Nothing should be output except the lines from the top of the material below through the line that contains "BE-Fuelsaver Type M more than 70 HP", each exactly as written.
Top of Data extracts
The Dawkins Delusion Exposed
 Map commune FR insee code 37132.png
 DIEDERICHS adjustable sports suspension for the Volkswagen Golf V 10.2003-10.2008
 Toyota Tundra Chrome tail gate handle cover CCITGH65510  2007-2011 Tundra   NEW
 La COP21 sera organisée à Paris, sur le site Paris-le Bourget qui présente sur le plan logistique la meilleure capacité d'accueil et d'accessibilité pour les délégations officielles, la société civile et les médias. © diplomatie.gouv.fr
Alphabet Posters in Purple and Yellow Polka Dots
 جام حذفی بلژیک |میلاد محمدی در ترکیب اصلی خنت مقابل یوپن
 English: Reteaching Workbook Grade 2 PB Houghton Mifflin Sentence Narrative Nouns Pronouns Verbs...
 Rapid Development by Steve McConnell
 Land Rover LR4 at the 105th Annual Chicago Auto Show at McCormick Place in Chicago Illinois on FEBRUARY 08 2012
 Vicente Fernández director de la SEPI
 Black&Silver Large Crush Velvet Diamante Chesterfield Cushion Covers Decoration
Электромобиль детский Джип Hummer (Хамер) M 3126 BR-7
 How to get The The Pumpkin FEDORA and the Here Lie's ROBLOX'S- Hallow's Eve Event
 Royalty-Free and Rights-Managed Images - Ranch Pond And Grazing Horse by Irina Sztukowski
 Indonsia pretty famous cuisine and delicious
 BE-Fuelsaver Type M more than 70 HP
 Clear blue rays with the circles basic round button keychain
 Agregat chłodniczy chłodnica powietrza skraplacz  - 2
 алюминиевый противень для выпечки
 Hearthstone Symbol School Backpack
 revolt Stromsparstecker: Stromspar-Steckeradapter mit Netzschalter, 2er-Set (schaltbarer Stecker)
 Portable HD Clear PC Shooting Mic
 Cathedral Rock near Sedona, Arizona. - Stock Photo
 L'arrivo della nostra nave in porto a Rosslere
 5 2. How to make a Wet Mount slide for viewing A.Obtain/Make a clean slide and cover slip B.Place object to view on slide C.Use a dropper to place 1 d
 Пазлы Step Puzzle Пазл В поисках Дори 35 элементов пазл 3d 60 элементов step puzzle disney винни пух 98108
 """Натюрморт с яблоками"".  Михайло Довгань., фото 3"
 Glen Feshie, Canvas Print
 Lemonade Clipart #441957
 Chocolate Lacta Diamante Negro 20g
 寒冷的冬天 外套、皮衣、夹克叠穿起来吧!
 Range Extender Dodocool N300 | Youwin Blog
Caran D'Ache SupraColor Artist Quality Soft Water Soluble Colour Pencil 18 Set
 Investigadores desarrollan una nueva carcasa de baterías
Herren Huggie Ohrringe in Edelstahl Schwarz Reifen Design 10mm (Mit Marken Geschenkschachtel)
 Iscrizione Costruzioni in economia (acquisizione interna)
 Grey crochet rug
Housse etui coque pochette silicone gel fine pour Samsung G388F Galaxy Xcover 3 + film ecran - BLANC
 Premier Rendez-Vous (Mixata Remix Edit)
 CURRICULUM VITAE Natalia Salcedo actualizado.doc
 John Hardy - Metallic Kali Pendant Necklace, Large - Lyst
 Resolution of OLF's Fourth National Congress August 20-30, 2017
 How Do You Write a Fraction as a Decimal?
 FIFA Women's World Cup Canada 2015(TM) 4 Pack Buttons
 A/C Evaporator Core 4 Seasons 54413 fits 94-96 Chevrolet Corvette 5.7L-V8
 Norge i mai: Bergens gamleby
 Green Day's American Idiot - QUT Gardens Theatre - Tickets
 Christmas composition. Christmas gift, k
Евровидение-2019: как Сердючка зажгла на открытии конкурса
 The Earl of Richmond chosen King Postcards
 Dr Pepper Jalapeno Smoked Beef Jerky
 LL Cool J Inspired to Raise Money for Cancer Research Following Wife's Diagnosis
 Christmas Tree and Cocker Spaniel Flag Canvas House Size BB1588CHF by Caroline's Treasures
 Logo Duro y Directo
Bottom of Data extracts
Response to this exercise
The Dawkins Delusion Exposed
 Map commune FR insee code 37132.png
 DIEDERICHS adjustable sports suspension for the Volkswagen Golf V 10.2003-10.2008
 Toyota Tundra Chrome tail gate handle cover CCITGH65510  2007-2011 Tundra   NEW
 La COP21 sera organisée à Paris, sur le site Paris-le Bourget qui présente sur le plan logistique la meilleure capacité d'accueil et d'accessibilité pour les délégations officielles, la société civile et les médias. © diplomatie.gouv.fr
Alphabet Posters in Purple and Yellow Polka Dots
 جام حذفی بلژیک |میلاد محمدی در ترکیب اصلی خنت مقابل یوپن
 English: Reteaching Workbook Grade 2 PB Houghton Mifflin Sentence Narrative Nouns Pronouns Verbs...
 Rapid Development by Steve McConnell
 Land Rover LR4 at the 105th Annual Chicago Auto Show at McCormick Place in Chicago Illinois on FEBRUARY 08 2012
 Vicente Fernández director de la SEPI
 Black&Silver Large Crush Velvet Diamante Chesterfield Cushion Covers Decoration
Электромобиль детский Джип Hummer (Хамер) M 3126 BR-7
 How to get The The Pumpkin FEDORA and the Here Lie's ROBLOX'S- Hallow's Eve Event
 Royalty-Free and Rights-Managed Images - Ranch Pond And Grazing Horse by Irina Sztukowski
 Indonsia pretty famous cuisine and delicious
 BE-Fuelsaver Type M more than 70 HP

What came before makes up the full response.